▶ _TASK GOAL_:
Exact copy, no pictures: take the lines of the listing below from the first through the one containing "谷中めぐり(2)護国院".

▶ _DATASET RECORDS_:
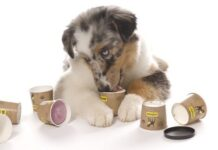 How Much Yogurt to Give Dog with Diarrhea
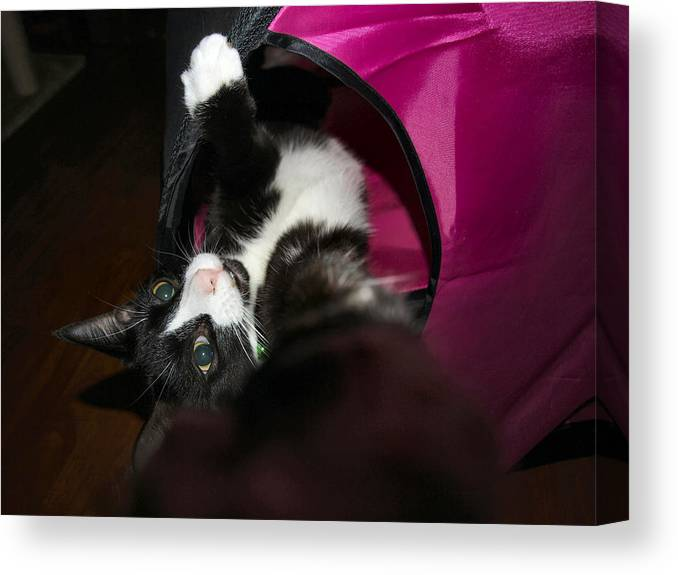 Reach Cat Streatch Wonder Black White Canvas Print featuring the photograph Hello by Crystal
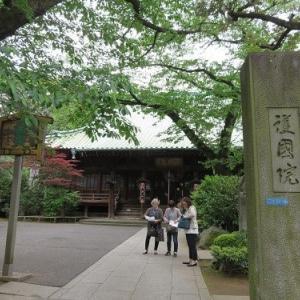 谷中めぐり(2)護国院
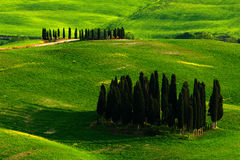Cypress grove in the meadow. Green summer meadow landscape. Summer in the fields. Idyllic view of hilly farmland in Tuscany in bea Stock Photography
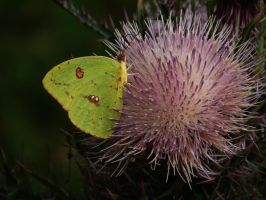 Yellow Butterfly on Thistle by Sharondipity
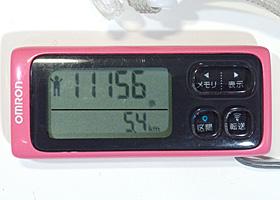 オムロン 歩数計 HJ-205IT-PK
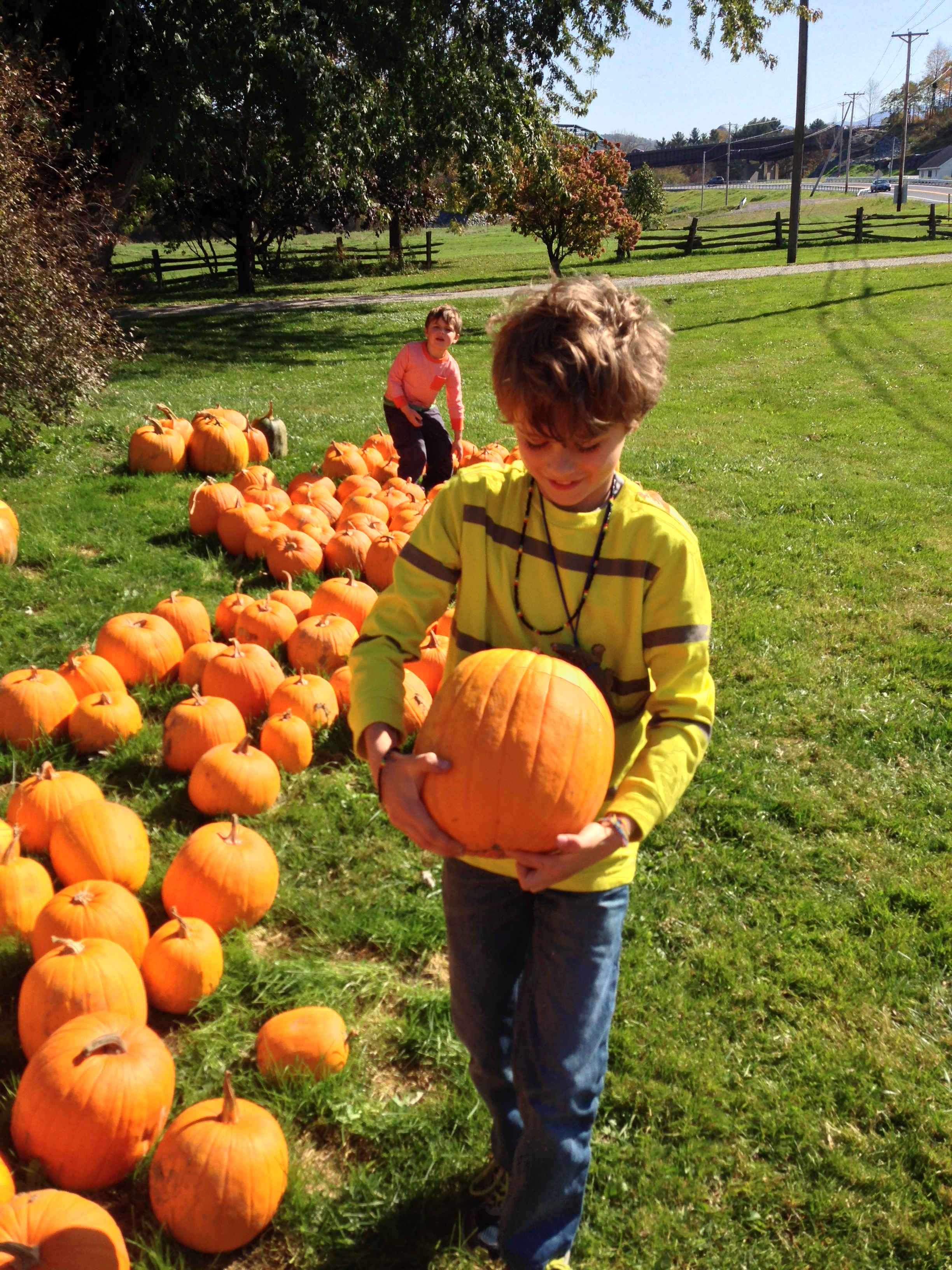 October_PumpkinPicking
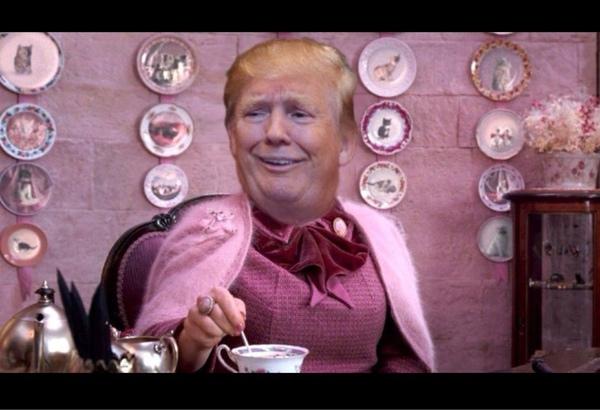 cara de donald trump con el cuerpo de Dolores Umbridge tomando el té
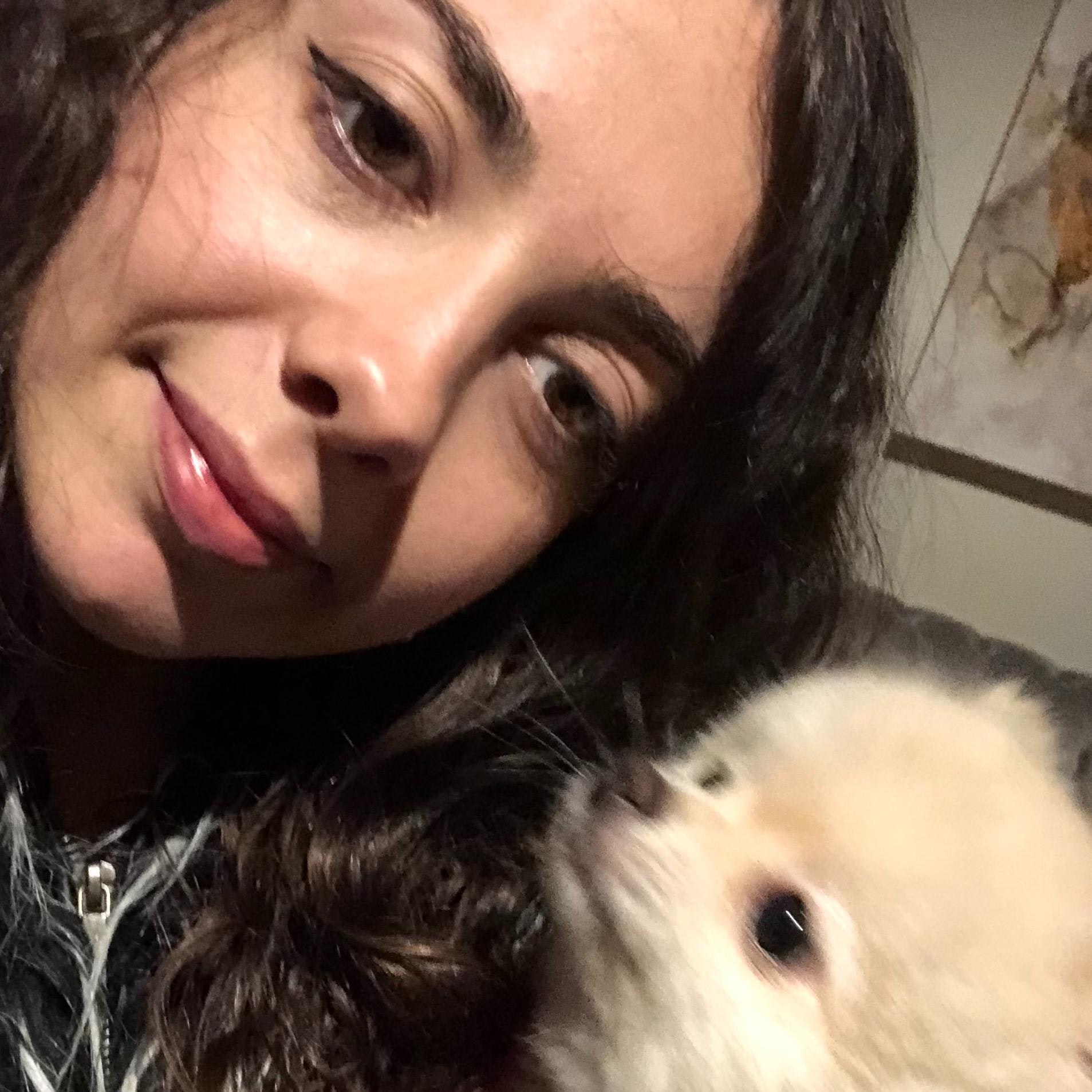 Blertina's dog day care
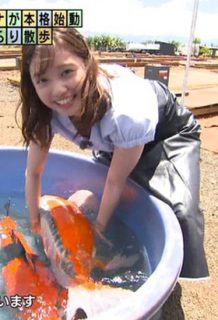 田中瞳アナ(22)のさり気ない胸チラ谷間の放送事故がエロいww【エロ画像】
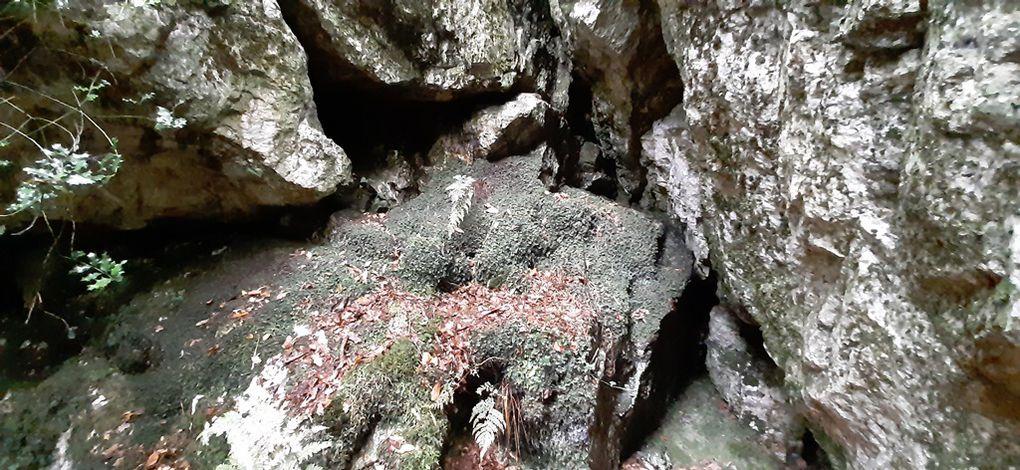 Patrimoine naturel à la Roche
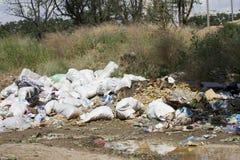 Мертвая корова в свалке мусора Стоковое Изображение RF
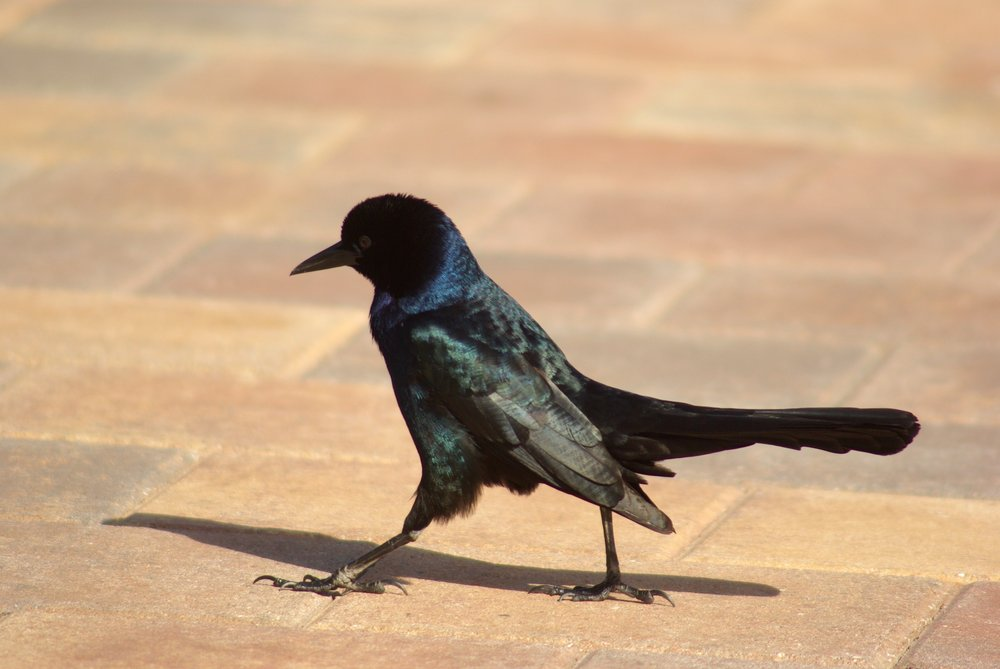 A determined Boat-tailed Grackle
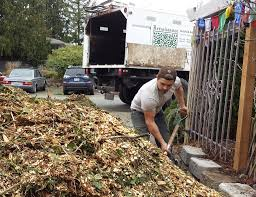 Tips to get Free Wood Chips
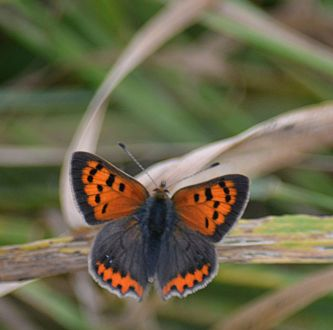 Small copper - not many about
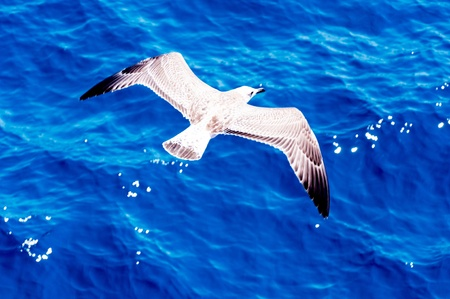 Seagull flying over the sea. Blured motion photo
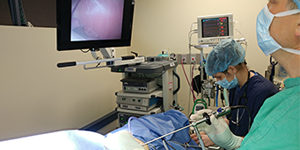 Minimally Invasive Surgery - Parkway Veterinary Hospital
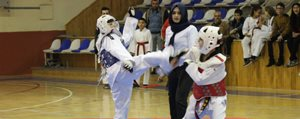 Anadolu Yildizlar Ligi Taekwondo Seçmeleri Yapildi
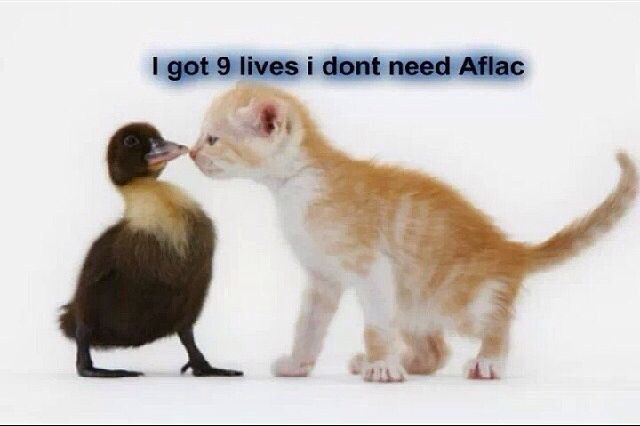 Kitten Stands Up Against Aflac Duck And It S Life Insurance Unusual Animal Friends Animals Friendship Cute Animals
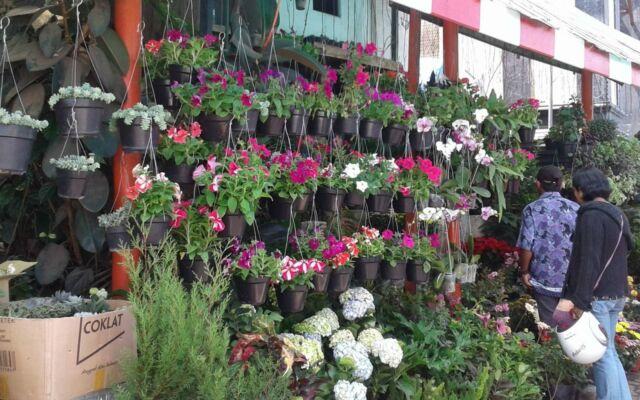 jejeran bunga-bunga di salah satu kios pasar wisata bandungan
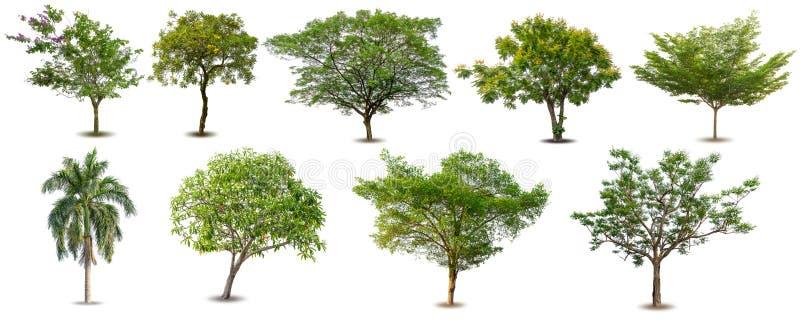 被隔绝的树的汇集在白色背景,在白色背景隔绝的套的绿色树 免版税图库摄影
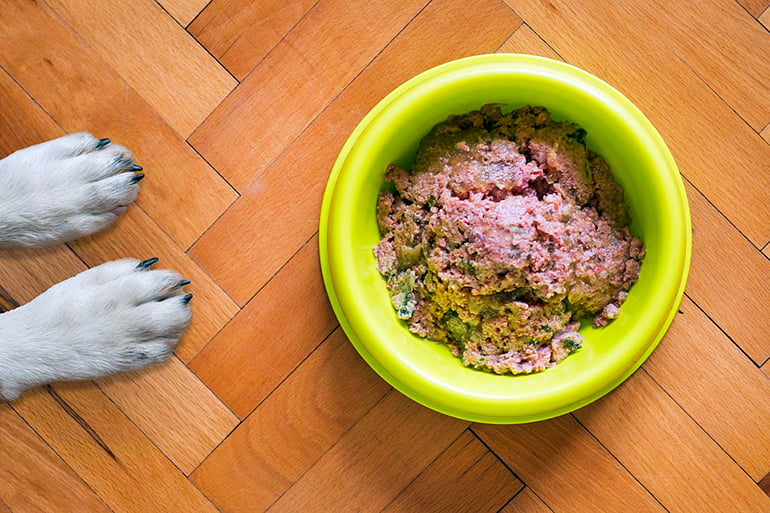 "dog-next-to-your-food-ration ""width ="" 770 ""height ="" 513 ""srcset ="" https://soyunperro.com/wp-content/uploads/2020/07/perro-junto-a -su-ración-de-comida.jpg 770w, https://soyunperro.com/wp-content/uploads/2020/07/perro-junto-a-su-ración-de-comida-300x200.jpg 300w, https : //soyunperro.com/wp-content/uploads/2020/07/perro-junto-a-su-ración-de-comida-768x512.jpg 768w, https://soyunperro.com/wp-content/uploads/ 2020/07 / dog-next-to-your-food-ration-696x464.jpg 696w, https://soyunperro.com/wp-content/uploads/2020/07/perro-junto-a-su-ración -de-comida-630x420.jpg 630w ""tailles ="" (largeur max: 770px) 100vw, 770px"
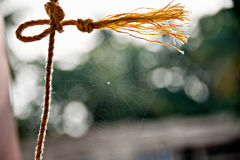 Spider Web and Rope Royalty Free Stock Images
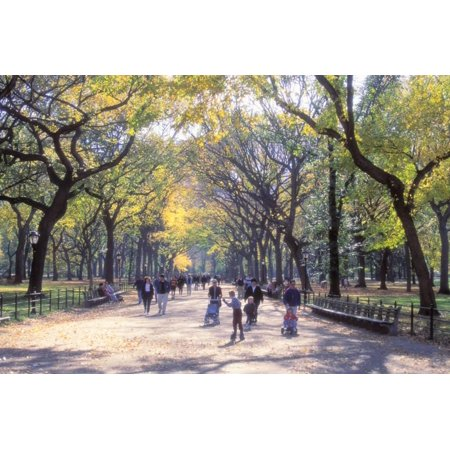 The Mall, Central Park, Manhattan, New York, USA Print Wall Art By Peter (The Mall New York)
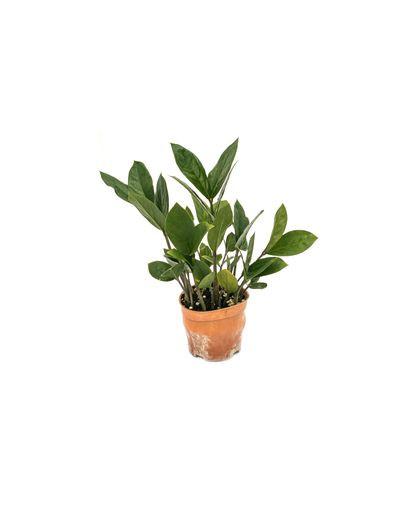 Zamiocullas Zamiifolia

▶ _RESPONSE TO THE EXERCISE_:
 How Much Yogurt to Give Dog with Diarrhea
 Reach Cat Streatch Wonder Black White Canvas Print featuring the photograph Hello by Crystal
 谷中めぐり(2)護国院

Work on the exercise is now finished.